Some of the body’s own genetic material, known as small interfering RNA (siRNA), can be packaged and then unleashed as a precise and persistent technology to guide cell behavior, researchers at Case Western Reserve University report in the current issue of the journal, Acta Biomaterialia.
The research group, led by Eben Alsberg, associate professor in the departments of Biomedical Engineering and Orthopedic Surgery, has been pursuing experiments that seek to catalyze stem cell growth into cells such as bone and cartilage instead of fat, smooth muscle and other cell types.
Beyond tissue engineering, the scientists believe that their technology could be used to starve a tumor by blocking growth of blood vessels that carry nutrition to a malignancy. Or, the siRNA could bring on cancer cell death by interfering with other cellular processes.
siRNA is a short section of double-stranded RNA that inhibits gene expression. The molecule can jam up the machinery that produces specific proteins important to cell processes.
A current challenge to using siRNA to block growth of cancerous tumors or guide cell behavior in tissue engineering is that the tiny material rapidly disperses when injected in the bloodstream or directly into target tissues.
Alsberg, Khanh Nguyen, a postdoctoral researcher, and Phuong N Dang, a doctoral student, packaged siRNA in a mix of polymeric materials. Under ultraviolet light, the mix is induced to form hydrogels connected by a network of polymer threads.
As the threads of the hydrogels break down, the siRNA molecules are cut loose to redirect the fate of the targeted cells. Ultimately, this system can be injected into a target tissue and application of light from outside the body will induce hydrogel formation.
“Local delivery helps target the siRNA to specific cell populations of interest, such as cancer cells in a tumor or stem cells in a bone fracture,” Alsberg said. “The ability to alter cell behavior with siRNA can depend on the length of exposure to the genetic material.
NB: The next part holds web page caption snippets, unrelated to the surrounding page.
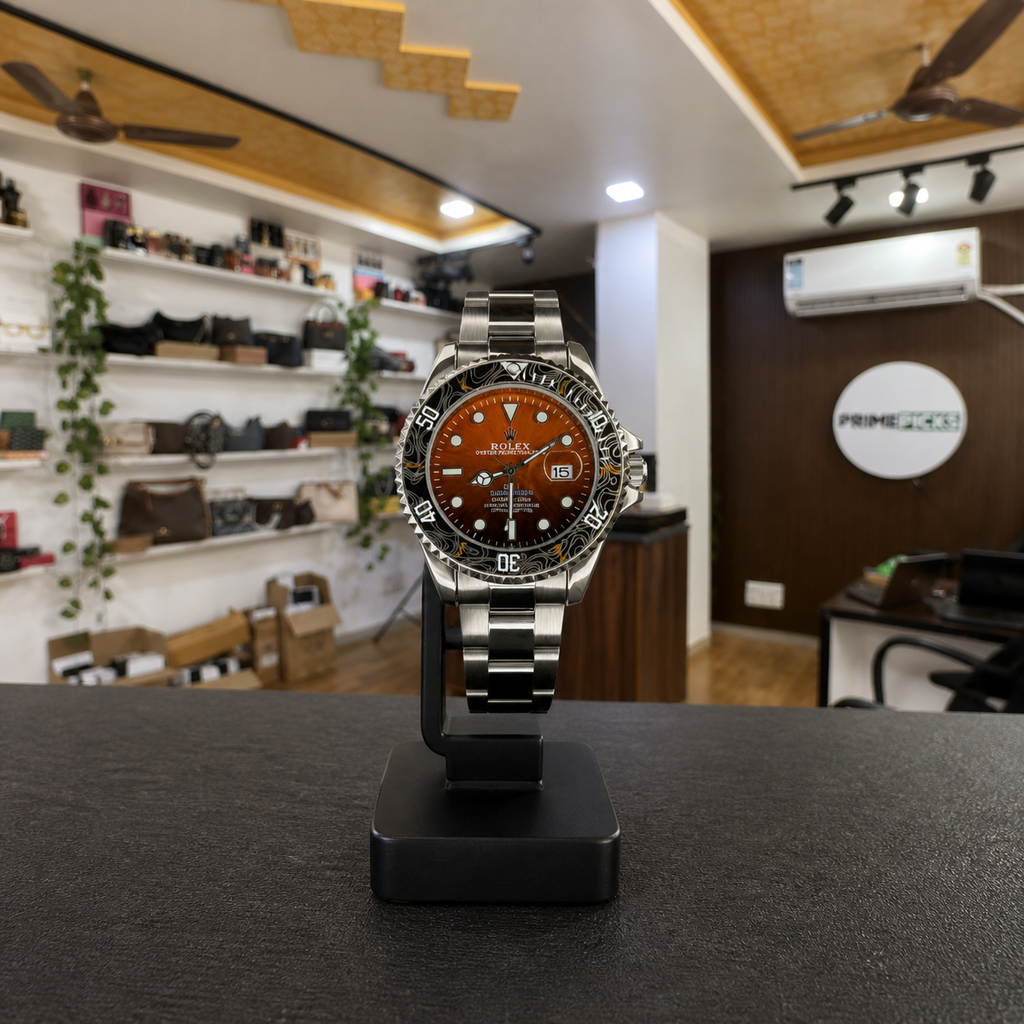 Rolex Submariner orange dial patterned bezel watch in Primepicks office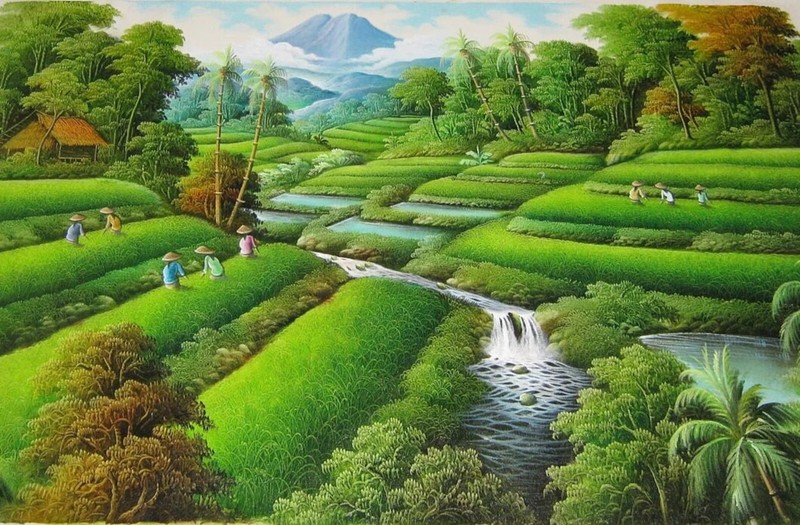 Beautiful green terraced landscape painting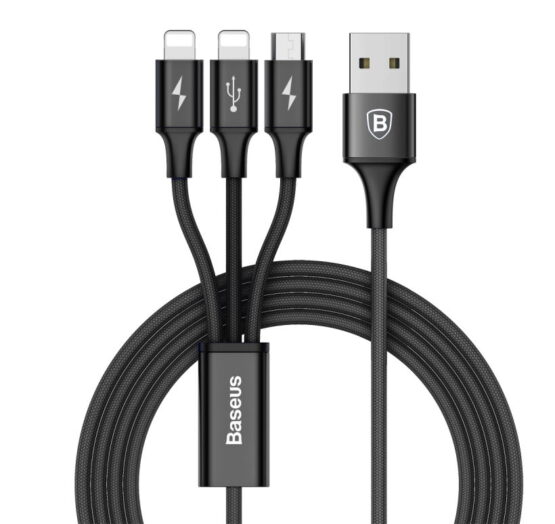 3 in 1 Charging Cable for Apple iPhone & Samsung Phones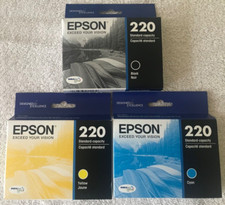 3 GENUINE 1 EPSON 220 BLACK  2 EPSON 220 COLOR INK CARTRIDGES C  Y- SEALED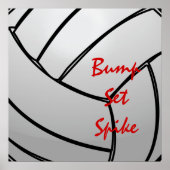 Bump Set Spike Volleyball Mantra Poster (Voorkant)
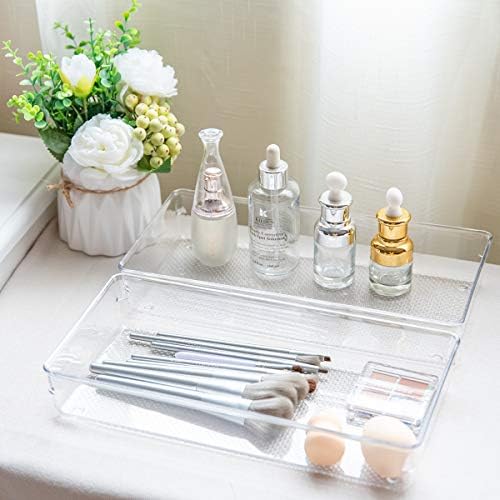 3 Pack Clear Plastic Drawer Organizer Trays, 12" X 6"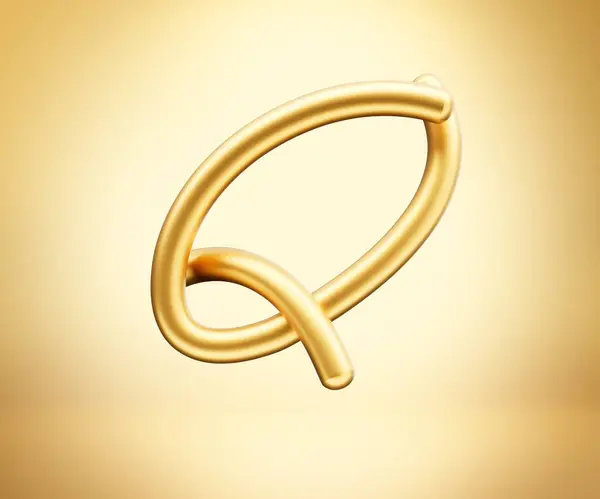 3d Gold Shiny Capital Letter Q Alphabet Q Rounded Inflatable Font On Gold Background 3d Illustration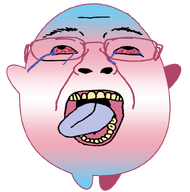 bloodshot_eyes crying discord glasses mouth_open open_mouth soyjak steam steamhappy steamtranny tongue tongue_out tranny transgender_flag variant:bernd yellow_teeth // 800x807 // 108.5KB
“We can tune the material properties, so we can control the dose and rate at which cells are exposed to siRNA. This capacity may prove to be therapeutically valuable.”
Tests showed the siRNA effectively interfered with a signal pathway of cells surrounding and inside the hydrogels over an extended period of time.
By adjusting the formula, essentially adding more hands that hold onto the siRNA in the hydrogel complex, the team increased the amount to time target cells are exposed to siRNA from a few days up to a few weeks, thus prolonging the sabotage of bad or undesired cell development.
Alsberg has been awarded a $346,000 grant from the National Institutes of Health and a $1.15 million grant from the Department of Defense to test how well specially packaged siRNA can grow bone and cartilage from stem cells. His lab already has begun these experiments.